The perspective of the oppressed

Fanon describes the situation of those livng all down under of humanity who have nothing to lose but their chains and they can get rid of their chains. What I found extraordinary interesting was to compare Frantz Fanon to Ayn Rand: Those whom Ayn Rand regards as "social parasites" are e x a c t l y the same that Frantz Fanon describes as "The wretched of the earth" . So if you read "Atlas shrugged" and "The wretched of the earth" in a row, you'll get two opponent perspectives of the same world.

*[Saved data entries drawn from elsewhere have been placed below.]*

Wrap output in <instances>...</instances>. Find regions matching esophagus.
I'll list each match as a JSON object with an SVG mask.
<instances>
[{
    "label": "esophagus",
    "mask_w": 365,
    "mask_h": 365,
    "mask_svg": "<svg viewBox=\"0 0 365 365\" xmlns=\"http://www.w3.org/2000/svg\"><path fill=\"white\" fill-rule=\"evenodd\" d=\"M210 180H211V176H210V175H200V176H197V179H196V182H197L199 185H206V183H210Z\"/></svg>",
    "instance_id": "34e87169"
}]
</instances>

The authority on Colonialism

Fanon is among the few thinkers who successfully wrote about emerging post-colonial nation-states. Many prefer to delve into the psychological implications of his work but I would rather view it as a warning againt the new tyranny that has its roots in the national struggle. Indeed, many nationalist movements became the new proxy for the departing colonial power thus ignoring the fact that fighters do not by default make good politicans. The dicourse of national struggle became the harbinger of the national dictatorship despite the evidence pointing to the outskirts and villages as being the impetus behind the drive for independence and not the educated classes as many claimed. I am not claiming that national struggle is bad but it has to be viewd objectively and its role must therefore end with independence to allow for genuine restructuring or else a political neo-imperialism emerges to replace direct military colonization. In both cases the winner is the colonizer who has returned in the form of the new nationl government mainly those who were educated in the West during colonization.